* _Exercise instructions_:
A. In the footballer biography, which team did Odhiambo face in his single appearance while on loan at Chester City?
B. Extend the biography of footballer Eddie Odhiambo-Anaclet from the point where it stops.

* _Text excerpt_:
-------------------------
Eddie Odhiambo-Anaclet (born 31 August 1985) is a Tanzanian former professional footballer who played as a defender. He was most recently manager of  side North Leigh.

Odhiambo began his career as a schoolboy with Oxford United, before moving to Southampton in 2003. A year later, he signed on professional terms with the club, and was loaned out on separate occasions to Chester City and Tamworth during the 2004–05 season. He did not break into the first-team at Southampton, and signed for Oxford United on a free transfer in July 2006. After two seasons of regular first-team football at Oxford, he joined Stevenage Borough on a free transfer ahead of the 2008–09 campaign. In his first season with the Hertfordshire side, he helped the club win the FA Trophy in May 2009. The following season, Odhiambo was part of the side that secured promotion to the Football League for the first time in the club's history.

He was released at the end of the season, and subsequently joined Newport County, spending the 2009–10 season with the club, before moving to another Conference Premier team in the form of Gateshead. He spent one year at Gateshead, but was released in April 2012. A month later, Odhiambo signed for Brackley Town of the Conference North. He spent four years at Brackley before signing for Oxford City for the 2016–17 season. Odhiambo spent time at Kidlington in 2016 before joining Banbury United for the remainder of the season. He re-joined Kidlington as a player-coach for the 2017–18 campaign before then signing with Banbury for a second time, once again in a player-coach role.

Career

Early career
Odhiambo started his career as a schoolboy with Oxford United, before later becoming a trainee with Southampton. He played in the same youth team as Theo Walcott and Dexter Blackstock, but did not break into the first-team. He joined League Two club Chester City on loan in December 2004, playing in one game, a 3–1 win away to Halifax Town in the FA Cup. He returned to his parent club in early 2005, and continued to play for the club's reserve team for the remainder of the 2004–05 season.
-------------------------
* _Listed records_:
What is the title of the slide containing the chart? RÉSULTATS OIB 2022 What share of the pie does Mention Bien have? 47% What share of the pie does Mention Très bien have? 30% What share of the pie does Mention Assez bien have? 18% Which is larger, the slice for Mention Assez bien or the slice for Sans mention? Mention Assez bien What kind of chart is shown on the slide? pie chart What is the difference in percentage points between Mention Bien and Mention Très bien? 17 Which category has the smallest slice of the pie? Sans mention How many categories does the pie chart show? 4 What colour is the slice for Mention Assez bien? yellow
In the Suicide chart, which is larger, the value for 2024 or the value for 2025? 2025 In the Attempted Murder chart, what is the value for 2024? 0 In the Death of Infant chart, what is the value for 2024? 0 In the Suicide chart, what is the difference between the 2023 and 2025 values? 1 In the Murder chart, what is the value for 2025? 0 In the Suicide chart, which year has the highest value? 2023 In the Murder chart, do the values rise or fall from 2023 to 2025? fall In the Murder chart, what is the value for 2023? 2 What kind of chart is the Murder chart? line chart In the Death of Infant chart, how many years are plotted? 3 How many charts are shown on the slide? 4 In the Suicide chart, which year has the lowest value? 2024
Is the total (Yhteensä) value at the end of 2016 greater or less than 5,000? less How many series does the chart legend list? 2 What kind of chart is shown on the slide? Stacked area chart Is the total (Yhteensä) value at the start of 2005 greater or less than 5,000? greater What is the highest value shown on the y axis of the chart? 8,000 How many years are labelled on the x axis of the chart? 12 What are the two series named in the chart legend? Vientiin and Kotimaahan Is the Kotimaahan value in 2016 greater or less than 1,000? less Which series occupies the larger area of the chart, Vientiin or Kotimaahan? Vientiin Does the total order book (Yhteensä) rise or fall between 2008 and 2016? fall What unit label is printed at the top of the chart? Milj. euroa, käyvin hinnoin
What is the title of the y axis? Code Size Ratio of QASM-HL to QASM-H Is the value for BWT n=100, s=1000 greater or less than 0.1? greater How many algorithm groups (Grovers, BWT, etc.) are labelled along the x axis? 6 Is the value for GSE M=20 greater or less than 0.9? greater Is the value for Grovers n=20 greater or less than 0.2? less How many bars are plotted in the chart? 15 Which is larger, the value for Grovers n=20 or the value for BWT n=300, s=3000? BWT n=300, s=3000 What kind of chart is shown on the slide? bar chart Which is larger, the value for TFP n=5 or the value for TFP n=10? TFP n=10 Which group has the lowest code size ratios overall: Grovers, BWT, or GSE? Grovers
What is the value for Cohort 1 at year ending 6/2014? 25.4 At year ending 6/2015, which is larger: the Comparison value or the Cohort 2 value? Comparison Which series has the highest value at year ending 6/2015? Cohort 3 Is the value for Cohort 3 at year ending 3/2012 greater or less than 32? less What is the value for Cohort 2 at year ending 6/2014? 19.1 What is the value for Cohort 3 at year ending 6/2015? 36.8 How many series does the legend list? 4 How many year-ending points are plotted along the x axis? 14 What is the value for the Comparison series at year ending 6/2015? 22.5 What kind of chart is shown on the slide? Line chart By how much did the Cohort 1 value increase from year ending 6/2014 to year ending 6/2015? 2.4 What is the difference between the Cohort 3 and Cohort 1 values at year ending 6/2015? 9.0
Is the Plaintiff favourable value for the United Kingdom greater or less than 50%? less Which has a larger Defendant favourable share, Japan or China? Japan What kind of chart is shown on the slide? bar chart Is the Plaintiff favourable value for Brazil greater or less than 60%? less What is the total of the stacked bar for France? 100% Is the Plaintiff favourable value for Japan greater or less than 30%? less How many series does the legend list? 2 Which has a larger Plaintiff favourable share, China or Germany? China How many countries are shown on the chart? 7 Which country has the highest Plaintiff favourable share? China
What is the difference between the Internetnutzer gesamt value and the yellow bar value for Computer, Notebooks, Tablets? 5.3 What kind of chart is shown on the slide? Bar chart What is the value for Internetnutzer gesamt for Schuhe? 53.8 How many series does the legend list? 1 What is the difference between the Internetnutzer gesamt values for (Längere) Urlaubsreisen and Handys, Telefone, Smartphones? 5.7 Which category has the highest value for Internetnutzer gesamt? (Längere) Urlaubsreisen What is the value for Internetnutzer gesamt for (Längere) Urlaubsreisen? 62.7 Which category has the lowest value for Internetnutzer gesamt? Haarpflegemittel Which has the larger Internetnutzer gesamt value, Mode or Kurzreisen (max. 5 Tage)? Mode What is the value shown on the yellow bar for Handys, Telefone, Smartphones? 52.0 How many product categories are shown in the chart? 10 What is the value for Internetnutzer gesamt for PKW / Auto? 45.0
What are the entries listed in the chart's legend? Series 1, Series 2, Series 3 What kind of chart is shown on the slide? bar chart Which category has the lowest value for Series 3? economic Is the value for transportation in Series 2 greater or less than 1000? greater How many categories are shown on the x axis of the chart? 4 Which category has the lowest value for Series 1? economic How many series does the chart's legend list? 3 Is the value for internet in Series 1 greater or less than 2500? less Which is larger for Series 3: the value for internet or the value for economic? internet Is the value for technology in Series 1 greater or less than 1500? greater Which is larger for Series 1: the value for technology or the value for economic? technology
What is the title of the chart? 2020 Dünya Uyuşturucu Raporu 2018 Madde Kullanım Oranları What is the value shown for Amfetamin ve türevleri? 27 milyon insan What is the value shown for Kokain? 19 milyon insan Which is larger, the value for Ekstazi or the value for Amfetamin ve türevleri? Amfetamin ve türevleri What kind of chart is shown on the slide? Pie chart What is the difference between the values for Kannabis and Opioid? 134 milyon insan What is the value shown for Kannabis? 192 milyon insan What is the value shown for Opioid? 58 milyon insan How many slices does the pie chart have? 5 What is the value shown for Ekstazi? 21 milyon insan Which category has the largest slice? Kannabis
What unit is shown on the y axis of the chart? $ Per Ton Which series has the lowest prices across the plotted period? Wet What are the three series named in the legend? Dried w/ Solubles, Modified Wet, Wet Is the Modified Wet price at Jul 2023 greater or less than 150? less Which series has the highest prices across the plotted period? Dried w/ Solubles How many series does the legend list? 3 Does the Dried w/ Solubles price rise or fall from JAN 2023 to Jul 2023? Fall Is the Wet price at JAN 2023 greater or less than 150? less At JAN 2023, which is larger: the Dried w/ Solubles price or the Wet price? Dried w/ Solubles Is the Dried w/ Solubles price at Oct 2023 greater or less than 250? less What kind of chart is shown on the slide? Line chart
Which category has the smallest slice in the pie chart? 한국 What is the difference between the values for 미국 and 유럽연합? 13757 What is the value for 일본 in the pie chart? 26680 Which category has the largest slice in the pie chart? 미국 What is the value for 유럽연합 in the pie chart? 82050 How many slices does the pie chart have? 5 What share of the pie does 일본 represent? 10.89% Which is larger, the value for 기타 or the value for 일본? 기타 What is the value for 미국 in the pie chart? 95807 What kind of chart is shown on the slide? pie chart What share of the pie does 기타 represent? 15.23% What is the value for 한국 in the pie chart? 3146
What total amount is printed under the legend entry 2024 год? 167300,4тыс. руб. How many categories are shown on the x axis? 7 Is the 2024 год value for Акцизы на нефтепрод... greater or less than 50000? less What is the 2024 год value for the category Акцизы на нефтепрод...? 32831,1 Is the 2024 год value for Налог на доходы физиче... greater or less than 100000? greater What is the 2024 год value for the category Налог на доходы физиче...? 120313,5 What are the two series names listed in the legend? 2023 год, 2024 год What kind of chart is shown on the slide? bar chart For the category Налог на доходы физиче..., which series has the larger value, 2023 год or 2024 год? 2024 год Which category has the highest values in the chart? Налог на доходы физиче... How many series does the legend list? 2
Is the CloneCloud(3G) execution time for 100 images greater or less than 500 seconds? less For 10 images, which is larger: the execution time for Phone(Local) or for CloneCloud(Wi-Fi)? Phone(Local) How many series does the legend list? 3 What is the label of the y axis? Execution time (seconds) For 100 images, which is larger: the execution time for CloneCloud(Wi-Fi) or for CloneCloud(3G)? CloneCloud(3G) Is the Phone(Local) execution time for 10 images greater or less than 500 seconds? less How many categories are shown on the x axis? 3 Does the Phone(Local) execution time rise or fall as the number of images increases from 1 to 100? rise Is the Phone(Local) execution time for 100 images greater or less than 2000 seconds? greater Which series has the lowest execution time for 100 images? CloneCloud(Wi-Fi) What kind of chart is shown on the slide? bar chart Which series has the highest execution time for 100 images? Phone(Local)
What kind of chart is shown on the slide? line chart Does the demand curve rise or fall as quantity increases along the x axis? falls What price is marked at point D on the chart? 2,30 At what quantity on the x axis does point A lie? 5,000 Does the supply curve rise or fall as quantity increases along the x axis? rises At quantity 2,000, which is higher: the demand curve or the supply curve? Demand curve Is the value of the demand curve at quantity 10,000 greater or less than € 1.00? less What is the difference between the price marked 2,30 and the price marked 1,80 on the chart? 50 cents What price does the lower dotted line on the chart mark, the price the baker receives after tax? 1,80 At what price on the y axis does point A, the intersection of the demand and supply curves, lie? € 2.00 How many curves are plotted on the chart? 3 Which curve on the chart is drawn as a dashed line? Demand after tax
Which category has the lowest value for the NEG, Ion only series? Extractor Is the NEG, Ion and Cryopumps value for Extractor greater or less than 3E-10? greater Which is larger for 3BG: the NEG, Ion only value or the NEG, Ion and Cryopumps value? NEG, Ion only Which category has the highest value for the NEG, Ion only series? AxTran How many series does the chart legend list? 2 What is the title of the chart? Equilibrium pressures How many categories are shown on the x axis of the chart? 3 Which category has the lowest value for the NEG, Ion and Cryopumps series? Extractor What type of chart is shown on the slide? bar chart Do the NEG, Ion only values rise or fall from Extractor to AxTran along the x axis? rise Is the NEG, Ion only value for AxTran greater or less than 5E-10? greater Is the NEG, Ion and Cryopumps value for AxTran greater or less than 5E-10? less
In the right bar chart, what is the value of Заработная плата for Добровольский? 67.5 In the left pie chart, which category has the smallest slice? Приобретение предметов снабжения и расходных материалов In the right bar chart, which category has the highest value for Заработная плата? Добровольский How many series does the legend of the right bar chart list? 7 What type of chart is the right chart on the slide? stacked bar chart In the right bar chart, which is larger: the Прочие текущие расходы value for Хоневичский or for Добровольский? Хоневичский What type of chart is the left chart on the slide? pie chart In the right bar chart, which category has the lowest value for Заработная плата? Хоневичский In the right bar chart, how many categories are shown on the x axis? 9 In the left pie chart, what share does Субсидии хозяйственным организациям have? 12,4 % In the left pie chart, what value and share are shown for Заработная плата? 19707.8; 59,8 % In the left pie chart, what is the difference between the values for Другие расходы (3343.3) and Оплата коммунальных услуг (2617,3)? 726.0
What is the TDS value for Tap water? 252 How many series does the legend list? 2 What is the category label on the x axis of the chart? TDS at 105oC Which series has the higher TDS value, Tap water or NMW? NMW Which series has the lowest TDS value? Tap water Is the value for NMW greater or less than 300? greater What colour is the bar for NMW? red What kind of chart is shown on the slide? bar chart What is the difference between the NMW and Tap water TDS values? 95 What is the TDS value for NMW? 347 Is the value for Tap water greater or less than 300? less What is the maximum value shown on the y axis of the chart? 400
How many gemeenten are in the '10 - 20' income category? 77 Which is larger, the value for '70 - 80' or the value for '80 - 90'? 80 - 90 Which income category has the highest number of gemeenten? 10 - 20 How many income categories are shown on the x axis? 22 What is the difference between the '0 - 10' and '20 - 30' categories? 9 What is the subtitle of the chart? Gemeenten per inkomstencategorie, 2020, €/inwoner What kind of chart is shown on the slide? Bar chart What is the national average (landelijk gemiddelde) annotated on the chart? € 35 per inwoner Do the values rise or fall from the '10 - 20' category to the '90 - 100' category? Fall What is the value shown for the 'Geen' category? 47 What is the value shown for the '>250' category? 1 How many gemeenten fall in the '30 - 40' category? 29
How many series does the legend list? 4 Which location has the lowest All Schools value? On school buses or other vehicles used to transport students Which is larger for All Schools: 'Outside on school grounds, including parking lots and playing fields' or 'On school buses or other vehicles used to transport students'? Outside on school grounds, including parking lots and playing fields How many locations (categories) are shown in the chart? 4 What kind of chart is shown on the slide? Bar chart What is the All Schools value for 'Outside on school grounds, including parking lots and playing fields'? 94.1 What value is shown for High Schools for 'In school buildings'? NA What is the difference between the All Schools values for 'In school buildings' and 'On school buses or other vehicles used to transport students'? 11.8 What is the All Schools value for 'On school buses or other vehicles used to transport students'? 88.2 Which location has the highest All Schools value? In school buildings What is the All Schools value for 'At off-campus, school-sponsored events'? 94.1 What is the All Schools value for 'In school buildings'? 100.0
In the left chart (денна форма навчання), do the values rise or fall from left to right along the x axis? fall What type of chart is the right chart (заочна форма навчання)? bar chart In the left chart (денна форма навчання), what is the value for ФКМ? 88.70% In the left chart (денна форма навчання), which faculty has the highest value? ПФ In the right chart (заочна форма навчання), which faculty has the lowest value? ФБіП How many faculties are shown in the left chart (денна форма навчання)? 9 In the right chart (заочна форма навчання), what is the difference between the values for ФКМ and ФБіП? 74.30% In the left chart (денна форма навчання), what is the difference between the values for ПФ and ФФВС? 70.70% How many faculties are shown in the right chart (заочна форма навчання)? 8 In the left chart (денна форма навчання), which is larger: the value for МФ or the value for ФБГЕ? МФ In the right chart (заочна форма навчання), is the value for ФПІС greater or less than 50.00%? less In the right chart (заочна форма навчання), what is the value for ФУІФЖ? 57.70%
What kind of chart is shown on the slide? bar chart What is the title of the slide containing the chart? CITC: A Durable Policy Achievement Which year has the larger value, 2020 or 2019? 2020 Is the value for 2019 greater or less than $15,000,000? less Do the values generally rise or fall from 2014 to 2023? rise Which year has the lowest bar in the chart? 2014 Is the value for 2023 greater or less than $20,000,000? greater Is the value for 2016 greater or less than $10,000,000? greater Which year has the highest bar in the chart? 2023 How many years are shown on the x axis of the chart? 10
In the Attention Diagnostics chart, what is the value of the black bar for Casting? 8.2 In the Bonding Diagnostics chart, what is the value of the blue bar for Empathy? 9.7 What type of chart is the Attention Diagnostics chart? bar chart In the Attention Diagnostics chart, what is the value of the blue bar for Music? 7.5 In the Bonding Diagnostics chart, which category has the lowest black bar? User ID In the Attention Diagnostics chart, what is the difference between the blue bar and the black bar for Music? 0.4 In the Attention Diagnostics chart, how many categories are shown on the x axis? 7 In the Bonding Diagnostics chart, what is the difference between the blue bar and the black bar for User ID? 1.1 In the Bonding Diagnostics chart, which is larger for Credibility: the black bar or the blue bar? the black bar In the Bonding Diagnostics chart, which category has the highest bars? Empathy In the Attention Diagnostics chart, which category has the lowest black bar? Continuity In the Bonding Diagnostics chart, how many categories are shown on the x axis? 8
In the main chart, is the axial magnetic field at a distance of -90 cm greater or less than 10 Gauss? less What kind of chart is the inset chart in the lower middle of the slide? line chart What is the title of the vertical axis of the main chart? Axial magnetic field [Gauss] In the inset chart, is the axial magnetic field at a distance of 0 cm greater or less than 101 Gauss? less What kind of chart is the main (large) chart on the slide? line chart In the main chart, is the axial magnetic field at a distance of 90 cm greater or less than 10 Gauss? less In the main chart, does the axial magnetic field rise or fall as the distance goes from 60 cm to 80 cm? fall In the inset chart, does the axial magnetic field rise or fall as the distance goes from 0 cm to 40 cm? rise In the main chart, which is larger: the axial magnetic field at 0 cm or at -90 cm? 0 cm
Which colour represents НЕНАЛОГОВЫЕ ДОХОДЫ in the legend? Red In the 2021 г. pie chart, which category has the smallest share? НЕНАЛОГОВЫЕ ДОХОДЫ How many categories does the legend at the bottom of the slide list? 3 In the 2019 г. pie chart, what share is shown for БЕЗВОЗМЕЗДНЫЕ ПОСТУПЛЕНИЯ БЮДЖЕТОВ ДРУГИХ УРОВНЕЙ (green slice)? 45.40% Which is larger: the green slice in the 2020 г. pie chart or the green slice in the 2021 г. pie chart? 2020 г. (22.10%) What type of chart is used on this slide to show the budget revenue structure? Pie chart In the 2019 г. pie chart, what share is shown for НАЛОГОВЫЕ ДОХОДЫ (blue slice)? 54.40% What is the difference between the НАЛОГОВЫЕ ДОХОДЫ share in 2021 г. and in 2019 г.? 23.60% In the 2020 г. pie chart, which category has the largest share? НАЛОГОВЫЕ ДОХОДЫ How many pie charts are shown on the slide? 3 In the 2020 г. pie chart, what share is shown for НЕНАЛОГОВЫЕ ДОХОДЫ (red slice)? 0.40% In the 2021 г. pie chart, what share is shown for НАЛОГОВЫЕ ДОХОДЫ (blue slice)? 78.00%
-------------------------
* _Expected responses_:
A. Halifax Town, in a 3–1 away win in the FA Cup.

B.
During the early months of the following campaign, he was loaned out to Yeovil Town, although did not make any first-team appearances for the club, playing in one reserve match before returning to Southampton at the end of the brief loan agreement. In November 2005, Odhiambo joined Conference National club Tamworth on a three-month loan deal. He made his debut for the club in a 2–1 away victory over Canvey Island on 19 November 2005, playing the whole match. He went on to start in all eleven games during his loan spell; eight in the league and three in the FA Cup, as Tamworth took Stoke City to a replay, which they ultimately lost 5–4 on penalties. He saw out the remainder of the campaign back at Southampton.

Oxford United

In July 2006, Odhiambo signed for Oxford United, the club he started his football career with, on a permanent basis following the club's relegation from League Two to the Conference National. On signing for Oxford, Odhiambo stated — "Having played at Tamworth last season I know I can play at this level and hopefully above that with Oxford in the future". Following a pre-season that involved marking Cristiano Ronaldo in a friendly against Manchester United at the Kassam Stadium, he made his competitive debut for Oxford in a 2–0 home win over Halifax Town on the opening day of the 2006–07 season. He played regularly in the side throughout the campaign, scoring his first goal for the club in a 1–1 home draw against Cambridge United on 3 February 2007. He went on to score two further times that season; in convincing away victories against his former club, Tamworth, as well as in a 3–0 win against Altrincham on 17 March 2007. He made 47 appearances in all competitions during the season, as Oxford missed out on an immediate return to the Football League after losing to Exeter City in the play-off semi-finals.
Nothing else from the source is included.